The applicant alleged that Tanimola died in a suspicious hotel fire in Utako, Abuja, on October 22, 2025, a day after Gbajabiamila allegedly petitioned the police.
He further claimed that he narrowly escaped an assassination attempt along the Abuja-Kaduna Expressway in September 2025 and alleged that a “directive from above” instructed the Department of State Services (DSS) and the Nigeria Police Force to discontinue efforts to recover his stolen mobile phones, which he claimed contained crucial evidence.
IN the meantime, days after the controversy surrounding the PFIPC exposed how billions of naira in constituency projects were routed through agencies that had little to do with those projects, fresh findings have uncovered another vague, controversial budget allocation.
An analysis of the 2026 Appropriation Act shows that the Federal Ministry of Youth Development was allocated N14 billion for “Youth Empowerment Programmes Across the Nation” without project locations or details.

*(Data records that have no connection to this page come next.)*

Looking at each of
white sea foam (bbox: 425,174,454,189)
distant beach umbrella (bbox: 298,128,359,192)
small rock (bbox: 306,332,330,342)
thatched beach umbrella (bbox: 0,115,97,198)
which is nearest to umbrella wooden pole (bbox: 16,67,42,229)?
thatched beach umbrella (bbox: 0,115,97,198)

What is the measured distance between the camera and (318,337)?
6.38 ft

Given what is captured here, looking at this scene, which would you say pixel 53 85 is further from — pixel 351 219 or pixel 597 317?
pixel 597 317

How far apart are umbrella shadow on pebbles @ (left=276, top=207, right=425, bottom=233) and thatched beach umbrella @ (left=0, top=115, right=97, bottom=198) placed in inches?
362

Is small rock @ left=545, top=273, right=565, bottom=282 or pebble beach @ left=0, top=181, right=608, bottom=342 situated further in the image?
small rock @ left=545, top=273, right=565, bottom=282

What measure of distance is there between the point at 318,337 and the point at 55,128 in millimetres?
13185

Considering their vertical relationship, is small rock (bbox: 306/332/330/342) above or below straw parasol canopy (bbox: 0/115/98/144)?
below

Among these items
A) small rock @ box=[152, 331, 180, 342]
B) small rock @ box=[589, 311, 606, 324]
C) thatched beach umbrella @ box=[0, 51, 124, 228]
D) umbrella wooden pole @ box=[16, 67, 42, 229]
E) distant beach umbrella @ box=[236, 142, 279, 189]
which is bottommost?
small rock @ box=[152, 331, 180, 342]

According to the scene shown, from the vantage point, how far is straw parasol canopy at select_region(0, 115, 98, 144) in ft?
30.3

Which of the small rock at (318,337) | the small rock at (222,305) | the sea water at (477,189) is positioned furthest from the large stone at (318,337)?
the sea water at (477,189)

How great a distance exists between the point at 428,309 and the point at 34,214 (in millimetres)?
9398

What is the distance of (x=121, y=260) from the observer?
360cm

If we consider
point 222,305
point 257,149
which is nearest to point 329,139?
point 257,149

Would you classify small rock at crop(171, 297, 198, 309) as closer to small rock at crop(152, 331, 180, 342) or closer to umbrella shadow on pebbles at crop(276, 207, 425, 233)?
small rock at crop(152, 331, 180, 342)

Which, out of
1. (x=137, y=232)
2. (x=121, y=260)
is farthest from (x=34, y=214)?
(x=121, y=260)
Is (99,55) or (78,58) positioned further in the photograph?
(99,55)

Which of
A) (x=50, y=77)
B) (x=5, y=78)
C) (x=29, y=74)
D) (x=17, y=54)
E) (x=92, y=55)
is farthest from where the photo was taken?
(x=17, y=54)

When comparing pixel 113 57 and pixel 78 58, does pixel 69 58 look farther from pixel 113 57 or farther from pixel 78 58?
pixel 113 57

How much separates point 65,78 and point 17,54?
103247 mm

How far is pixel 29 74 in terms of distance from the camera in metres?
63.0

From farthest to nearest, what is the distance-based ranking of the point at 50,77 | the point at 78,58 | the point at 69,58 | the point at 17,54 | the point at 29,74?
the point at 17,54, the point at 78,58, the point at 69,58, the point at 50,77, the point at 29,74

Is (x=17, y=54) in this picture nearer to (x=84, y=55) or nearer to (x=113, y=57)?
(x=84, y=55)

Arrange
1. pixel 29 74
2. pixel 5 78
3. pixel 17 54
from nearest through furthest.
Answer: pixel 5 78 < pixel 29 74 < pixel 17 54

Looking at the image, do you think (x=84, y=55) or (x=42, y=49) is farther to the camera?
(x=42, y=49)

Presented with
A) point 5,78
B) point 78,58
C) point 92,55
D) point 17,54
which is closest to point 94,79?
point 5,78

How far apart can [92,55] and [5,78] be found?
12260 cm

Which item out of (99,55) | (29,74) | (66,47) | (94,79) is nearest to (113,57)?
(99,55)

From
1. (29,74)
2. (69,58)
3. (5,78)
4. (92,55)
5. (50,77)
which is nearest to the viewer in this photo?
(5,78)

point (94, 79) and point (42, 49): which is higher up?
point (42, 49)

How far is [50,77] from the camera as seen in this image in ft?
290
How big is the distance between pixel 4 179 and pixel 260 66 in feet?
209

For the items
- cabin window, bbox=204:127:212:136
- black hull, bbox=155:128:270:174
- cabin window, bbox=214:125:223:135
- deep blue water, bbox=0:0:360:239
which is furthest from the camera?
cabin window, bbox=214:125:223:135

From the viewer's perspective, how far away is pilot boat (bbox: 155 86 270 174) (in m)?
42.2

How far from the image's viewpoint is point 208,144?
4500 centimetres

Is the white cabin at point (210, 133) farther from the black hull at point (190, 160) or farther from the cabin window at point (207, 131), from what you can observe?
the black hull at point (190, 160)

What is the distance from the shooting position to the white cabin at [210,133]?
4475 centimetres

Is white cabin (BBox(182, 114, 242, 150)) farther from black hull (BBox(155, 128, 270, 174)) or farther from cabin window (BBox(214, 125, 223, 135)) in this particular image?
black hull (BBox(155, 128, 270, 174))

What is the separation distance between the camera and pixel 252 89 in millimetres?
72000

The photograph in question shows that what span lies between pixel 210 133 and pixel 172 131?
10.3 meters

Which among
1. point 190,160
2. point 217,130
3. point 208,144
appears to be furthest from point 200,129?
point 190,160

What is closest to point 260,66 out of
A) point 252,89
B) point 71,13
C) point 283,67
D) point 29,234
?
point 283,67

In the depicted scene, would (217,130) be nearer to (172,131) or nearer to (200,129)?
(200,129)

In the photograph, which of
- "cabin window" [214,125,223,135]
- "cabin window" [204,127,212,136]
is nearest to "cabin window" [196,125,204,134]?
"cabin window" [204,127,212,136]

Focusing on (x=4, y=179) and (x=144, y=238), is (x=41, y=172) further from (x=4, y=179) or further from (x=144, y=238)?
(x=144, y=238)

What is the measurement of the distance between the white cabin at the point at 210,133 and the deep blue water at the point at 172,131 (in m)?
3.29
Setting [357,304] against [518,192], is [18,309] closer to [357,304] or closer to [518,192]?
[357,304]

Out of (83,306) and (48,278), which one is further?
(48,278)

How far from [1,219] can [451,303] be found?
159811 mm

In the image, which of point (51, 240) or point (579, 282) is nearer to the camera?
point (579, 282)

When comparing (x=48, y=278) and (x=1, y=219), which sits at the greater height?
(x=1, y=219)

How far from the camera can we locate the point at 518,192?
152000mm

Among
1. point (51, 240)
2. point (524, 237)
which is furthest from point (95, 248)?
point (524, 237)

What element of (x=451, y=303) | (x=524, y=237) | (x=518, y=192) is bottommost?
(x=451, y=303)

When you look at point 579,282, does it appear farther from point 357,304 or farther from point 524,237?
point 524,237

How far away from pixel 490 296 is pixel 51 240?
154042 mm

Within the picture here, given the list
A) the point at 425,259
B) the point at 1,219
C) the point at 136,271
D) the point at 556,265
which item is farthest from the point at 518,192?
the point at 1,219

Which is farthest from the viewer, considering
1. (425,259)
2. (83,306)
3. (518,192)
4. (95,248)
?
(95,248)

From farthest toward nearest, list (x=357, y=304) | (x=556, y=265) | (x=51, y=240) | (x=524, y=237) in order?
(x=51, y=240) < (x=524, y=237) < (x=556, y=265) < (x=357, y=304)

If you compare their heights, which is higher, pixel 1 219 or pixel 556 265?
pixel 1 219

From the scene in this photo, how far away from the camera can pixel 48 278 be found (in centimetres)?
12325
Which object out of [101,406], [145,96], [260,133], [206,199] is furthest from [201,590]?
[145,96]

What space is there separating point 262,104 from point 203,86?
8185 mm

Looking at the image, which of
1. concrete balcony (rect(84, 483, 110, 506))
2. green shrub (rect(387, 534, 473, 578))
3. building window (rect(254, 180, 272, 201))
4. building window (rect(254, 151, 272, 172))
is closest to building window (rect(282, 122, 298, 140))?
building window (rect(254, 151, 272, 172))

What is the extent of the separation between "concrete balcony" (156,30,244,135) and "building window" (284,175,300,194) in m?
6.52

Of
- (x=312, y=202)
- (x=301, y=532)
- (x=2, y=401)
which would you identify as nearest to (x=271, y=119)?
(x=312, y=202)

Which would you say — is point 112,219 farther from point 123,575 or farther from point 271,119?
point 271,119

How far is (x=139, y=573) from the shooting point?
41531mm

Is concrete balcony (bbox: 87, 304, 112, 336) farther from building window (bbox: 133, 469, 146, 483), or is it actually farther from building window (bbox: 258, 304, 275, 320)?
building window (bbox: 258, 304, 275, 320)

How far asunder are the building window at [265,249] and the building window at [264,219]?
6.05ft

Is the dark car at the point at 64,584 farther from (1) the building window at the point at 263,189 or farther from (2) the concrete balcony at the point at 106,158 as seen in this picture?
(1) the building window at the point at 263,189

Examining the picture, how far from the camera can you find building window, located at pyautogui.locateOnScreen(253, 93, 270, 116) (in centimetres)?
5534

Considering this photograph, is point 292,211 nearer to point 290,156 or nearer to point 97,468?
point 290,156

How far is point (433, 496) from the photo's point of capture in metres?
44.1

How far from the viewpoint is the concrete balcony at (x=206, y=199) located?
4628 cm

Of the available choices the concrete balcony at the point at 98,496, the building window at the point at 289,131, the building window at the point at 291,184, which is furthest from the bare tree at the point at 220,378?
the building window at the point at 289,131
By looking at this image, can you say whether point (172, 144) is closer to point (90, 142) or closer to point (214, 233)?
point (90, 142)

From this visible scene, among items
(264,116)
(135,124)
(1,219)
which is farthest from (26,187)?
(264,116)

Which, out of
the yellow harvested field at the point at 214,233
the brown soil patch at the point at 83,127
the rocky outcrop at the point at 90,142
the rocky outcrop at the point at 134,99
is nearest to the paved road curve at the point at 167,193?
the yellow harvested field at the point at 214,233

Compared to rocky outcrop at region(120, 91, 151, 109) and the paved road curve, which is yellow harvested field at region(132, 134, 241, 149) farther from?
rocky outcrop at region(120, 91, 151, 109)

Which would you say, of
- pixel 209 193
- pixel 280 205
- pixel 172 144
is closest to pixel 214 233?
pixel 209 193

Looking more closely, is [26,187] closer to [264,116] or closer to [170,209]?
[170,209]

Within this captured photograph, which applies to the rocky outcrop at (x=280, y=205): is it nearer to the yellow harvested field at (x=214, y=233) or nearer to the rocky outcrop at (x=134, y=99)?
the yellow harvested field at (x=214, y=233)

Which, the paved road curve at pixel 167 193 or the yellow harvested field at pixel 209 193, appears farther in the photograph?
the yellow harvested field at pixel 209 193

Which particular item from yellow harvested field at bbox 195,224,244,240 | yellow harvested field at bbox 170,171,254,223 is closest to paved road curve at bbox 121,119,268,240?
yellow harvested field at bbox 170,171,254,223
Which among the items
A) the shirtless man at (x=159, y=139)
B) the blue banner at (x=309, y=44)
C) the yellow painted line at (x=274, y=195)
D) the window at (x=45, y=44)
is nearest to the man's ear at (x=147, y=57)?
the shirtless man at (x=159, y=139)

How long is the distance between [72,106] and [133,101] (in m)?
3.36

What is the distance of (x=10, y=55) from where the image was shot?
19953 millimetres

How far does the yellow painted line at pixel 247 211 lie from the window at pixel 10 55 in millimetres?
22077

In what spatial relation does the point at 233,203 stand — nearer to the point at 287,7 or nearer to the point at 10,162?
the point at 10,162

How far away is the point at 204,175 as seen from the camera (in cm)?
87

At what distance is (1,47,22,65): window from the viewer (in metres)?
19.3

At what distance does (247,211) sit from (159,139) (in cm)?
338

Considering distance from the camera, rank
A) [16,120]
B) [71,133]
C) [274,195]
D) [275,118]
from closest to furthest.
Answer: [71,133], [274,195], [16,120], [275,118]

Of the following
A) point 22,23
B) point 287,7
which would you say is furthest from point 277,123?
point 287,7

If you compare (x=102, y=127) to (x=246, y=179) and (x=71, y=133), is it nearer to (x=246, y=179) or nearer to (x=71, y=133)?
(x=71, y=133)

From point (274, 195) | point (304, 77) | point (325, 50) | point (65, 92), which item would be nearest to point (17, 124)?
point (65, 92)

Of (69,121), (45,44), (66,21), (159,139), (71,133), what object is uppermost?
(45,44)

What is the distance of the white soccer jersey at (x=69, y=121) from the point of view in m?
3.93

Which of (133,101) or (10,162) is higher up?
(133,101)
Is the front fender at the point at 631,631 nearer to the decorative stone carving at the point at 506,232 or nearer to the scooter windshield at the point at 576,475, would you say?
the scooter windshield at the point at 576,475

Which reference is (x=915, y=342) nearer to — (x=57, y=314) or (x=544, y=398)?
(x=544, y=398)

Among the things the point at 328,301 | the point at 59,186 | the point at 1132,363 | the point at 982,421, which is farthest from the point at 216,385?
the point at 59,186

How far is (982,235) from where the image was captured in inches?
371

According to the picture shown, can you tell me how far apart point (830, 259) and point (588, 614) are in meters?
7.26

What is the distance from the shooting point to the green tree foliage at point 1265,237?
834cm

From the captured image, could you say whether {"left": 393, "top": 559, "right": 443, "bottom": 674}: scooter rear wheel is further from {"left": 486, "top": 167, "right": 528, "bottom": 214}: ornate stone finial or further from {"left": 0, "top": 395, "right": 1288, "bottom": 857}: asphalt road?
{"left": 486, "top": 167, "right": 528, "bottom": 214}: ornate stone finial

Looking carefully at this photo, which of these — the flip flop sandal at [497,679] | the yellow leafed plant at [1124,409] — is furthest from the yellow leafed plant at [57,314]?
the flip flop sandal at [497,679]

The allocation, one of the largest single intervention projects under the ministry’s capital expenditure, is contained alongside dozens of other projects broadly described as youth empowerment, policy implementation, stakeholder engagements and work experience programmes.
The ministry received a total allocation of N27.56 billion in the 2026 budget, comprising N3.23 billion for personnel costs, N7.45 billion for overhead expenditure and N16.87 billion for capital expenditure.
Of the capital allocation, N14 billion, representing about 83 per cent, is devoted to the single budget line, “Youth Empowerment Programmes Across the Nation.”
Budget transparency advocates have repeatedly warned that such vague project descriptions make it almost impossible for citizens to monitor implementation or determine whether public funds are spent for their intended purposes.
A senior research analyst with Budgit, Oludamilola Onemano, said the broad descriptions fall short of internationally recognised standards for budget transparency because they fail to provide sufficient information for citizens and oversight institutions to understand what the government intends to achieve with public funds.